As illustrated in FIG. 8, an improved penetrator 74 is illustrated
as deployed in a zone separation device 76, such as a packer (e.g.
a feed-through packer), a tubing hanger or an annulus safety valve.
Device 76 separates the wellbore into an upper annulus region 78
and a lower annulus region 80.
Tube 34 is separated into an upper portion 34A and a lower portion
34B. Upper portion 34A extends downwardly into a sealed upper
cavity 82 of penetrator 74, while lower tube section 34B extends
upwardly into a sealed lower cavity 84 of penetrator 74. Sealed
upper cavity 82 is connected to sealed lower cavity 84 by a fluid
bypass 86 that includes a one way check valve 88. Check valve 88
permits the flow of fluid 40 downwardly through penetrator 74, but
it prevents the backflow of fluid in an upward direction through
penetrator 74. Thus, if lower tube 34B is broken or damaged, any
backflow of wellbore fluid is terminated at check valve 88.
The signal transmission line 30 passes through a solid wall 90
separating sealed upper cavity 82 from sealed lower cavity 84.
Preferably, line 30 has an upper connection 92 and a lower
connection 94 that are coupled together via one or more high
pressure feed-throughs 96 that extend through wall 90. It should be
noted that the signal transmission line 30 can be connected to a
tool at and/or below penetrator 74 to provide communication and/or
power to the tool. Also, fluid 40, e.g. a liquid, can be utilized
not only in the actuation of tools below zone separation device 76
but also device 76 itself. For example, if device 76 comprises a
hydraulically actuated packer, the fluid 40 can be selected and
used for hydraulic actuation.
An alternate embodiment of penetrator 74 is illustrated in FIG. 9
and labeled as penetrator 74A. In this implementation, penetrator
74A is designed as an independent sub to be secured, for example,
to the lower face of or inside device 76, such as to the lower face
or inside of a packer body.
In the embodiment illustrated, the packer body includes a threaded
bore 98 for receiving a threaded top end 100 of penetrator 74A. A
metal-to-metal seal 102 is formed between a chamfered penetrator
edge 104 and a chamfered surface 106 disposed on the body of device
76. Additionally, the upper tube 34A is sealed to the body of
device 76 by any of a variety of conventional methods known to
those of ordinary skill in the art. Lower tube 34A, however, is
sealed to a tubing or cable head 108 which, in turn, is sealably
coupled to penetrator 74A. For example, tube head 108 may include a
threaded region 110 designed for threaded engagement with a
threaded lower end 112 of penetrator 74A. A seal 114 may be formed
between tube head 108 and penetrator 74A when threaded regions 110
and 112 are securely engaged. Signal transmission line 30 includes
an upper connector 116 and a lower connector 118 that are coupled
across an electric feed-through 120 that is threadably engaged with
penetrator 74A, as illustrated.
The penetrator 74A further includes a hydraulic bypass 122 that
includes a check valve 124, such as a one-way ball valve. Thus,
fluid 40 may flow from tube 34A downwardly through fluid bypass 122
and into lower tube 34B. However, if lower tube 34B is ruptured or
damaged, any wellbore fluid flowing upwardly through lower tube 34B
is prevented from flowing past device 76 by check valve 124.
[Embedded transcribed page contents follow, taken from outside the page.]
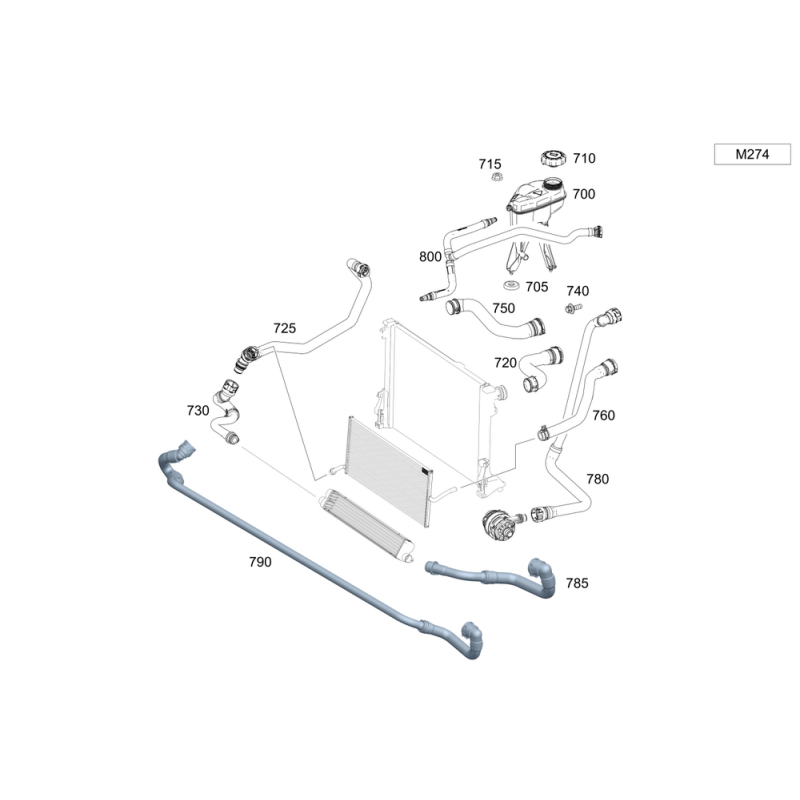 M274

715
710
700
800
705
740
750
725
720
730
760
780
790
785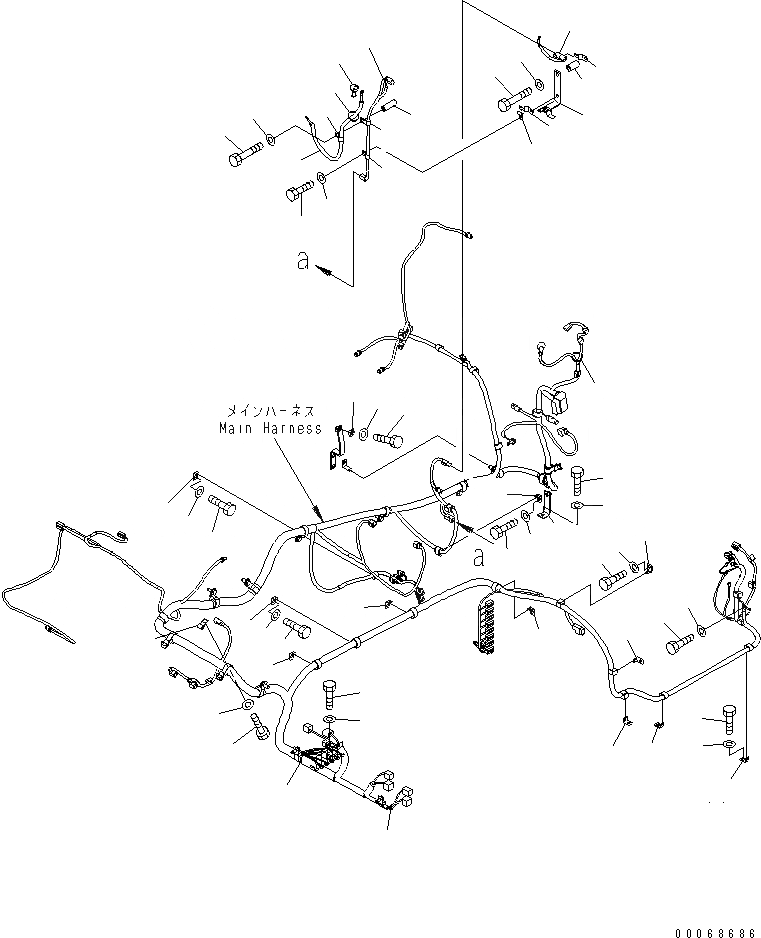 a

メインハーネス
Main Harness

a

00068686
Accordingly, no wellbore fluids flow from a lower zone beneath the
device 76 to an upper wellbore zone above device 76.
It will be understood that the foregoing description is of
preferred exemplary embodiments of this invention, and that the
invention is not limited to the specific forms shown. For example,
the pressurized fluid system may be used in a variety of subsurface
environments, either land-based or sea-based; the system may be
utilized in wellbores for the production of desired fluids or in a
variety of other high pressure and/or high temperature
environments; and the specific configuration of the tubing,
pressurized fluid, tool, signal transmission line, and penetrator
may be adjusted according to a specific application or desired
design parameters. These and other modifications may be made in the
design and arrangement of the elements without departing from the
scope of the invention as expressed in the appended claims.